**Written instruction:** Please condense the paragraph of the counter article that begins "You have to implement a web-shop" into a bulleted list of its requirements.
* START Quoted text *
In lots of web apps you need to count something. Availability of products, number of login attempts, visitors on a page and so on.

I’ll show multiple ways to implement this, all of them are based on the following (somewhat fictional) requirements.

You have to implement a web-shop which lists products. Every product has an availability which must not go below 0 (we only sell goods if we have them on stock). There must be a method #take which handles the decrement and returns itself. If anything goes wrong (i.e. out of stock) then an exception must be raised.

The samples only deal with decrementing a counter. But of course incrementing is the same as decrementing with a negative amount. All the code is available in a git repository and each way is implemented in its own XYZProduct class. I ran the samples on Postgres and one implementation is Postgres specific but should be easy to adapt for other RDBMS.

Change value of attribute and save

The first thing that might come to your mind could look like this:

class SimpleProduct > ActiveRecord::Base
 validates :available, numericality: {greater_than_or_equal_to: 0}
 def take!
   self.available -= 1
   save!
   self
 end
end

The #take! method just decrements the counter and calls save!. This might throw an ActiveRecord::RecordInvalid exception if the validation is violated (negative availability). Simple enough and it works as expected. But only as long as there are not multiple clients ordering the same product at the same time!
* END Quoted text *
* START Records shown *
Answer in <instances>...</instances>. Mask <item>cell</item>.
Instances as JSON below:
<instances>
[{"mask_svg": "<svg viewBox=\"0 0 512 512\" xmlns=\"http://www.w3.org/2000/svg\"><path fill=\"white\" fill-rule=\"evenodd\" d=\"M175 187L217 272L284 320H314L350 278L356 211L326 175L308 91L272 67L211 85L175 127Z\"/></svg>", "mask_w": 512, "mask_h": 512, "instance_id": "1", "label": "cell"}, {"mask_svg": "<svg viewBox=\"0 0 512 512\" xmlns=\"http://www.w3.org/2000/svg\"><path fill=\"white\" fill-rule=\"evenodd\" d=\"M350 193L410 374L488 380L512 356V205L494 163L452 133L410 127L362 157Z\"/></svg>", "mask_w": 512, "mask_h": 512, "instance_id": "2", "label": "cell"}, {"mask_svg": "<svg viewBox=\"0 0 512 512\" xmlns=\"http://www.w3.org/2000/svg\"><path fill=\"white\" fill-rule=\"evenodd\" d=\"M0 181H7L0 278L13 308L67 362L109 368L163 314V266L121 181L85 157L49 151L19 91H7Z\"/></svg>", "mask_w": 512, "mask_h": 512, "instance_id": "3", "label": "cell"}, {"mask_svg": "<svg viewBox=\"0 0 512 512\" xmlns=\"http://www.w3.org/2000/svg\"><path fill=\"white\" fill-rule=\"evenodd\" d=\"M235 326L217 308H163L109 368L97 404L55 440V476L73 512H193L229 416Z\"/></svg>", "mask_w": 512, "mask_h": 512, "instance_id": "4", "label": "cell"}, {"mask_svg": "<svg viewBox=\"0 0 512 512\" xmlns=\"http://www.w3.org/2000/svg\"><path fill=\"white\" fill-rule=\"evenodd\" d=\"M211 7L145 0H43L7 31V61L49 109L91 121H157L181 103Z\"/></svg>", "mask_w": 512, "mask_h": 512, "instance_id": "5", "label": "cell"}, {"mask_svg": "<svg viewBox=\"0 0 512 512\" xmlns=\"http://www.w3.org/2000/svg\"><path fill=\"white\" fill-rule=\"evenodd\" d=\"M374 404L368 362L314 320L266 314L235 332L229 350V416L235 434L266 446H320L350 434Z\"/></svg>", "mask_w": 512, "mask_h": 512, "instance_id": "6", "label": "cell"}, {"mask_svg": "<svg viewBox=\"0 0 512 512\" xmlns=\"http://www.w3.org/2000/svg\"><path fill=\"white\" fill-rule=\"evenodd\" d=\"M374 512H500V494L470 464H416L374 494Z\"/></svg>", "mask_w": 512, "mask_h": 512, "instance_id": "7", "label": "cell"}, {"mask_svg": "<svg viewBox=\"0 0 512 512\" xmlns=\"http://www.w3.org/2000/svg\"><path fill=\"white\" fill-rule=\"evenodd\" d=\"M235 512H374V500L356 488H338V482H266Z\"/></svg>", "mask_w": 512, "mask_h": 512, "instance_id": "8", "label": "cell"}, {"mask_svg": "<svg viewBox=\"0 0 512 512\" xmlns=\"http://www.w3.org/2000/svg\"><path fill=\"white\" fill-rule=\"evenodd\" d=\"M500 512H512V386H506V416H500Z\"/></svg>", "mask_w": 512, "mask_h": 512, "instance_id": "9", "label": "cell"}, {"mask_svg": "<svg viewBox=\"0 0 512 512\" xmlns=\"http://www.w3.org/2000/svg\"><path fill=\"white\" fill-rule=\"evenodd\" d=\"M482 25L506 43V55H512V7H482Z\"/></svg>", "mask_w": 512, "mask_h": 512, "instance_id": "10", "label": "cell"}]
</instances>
* END Records shown *
**Task solution:**
- Build a web shop that lists products.
- Each product has an availability that must never drop below 0, so goods are sold only when in stock.
- A method #take handles the decrement and returns itself.
- If anything goes wrong, such as being out of stock, an exception is raised.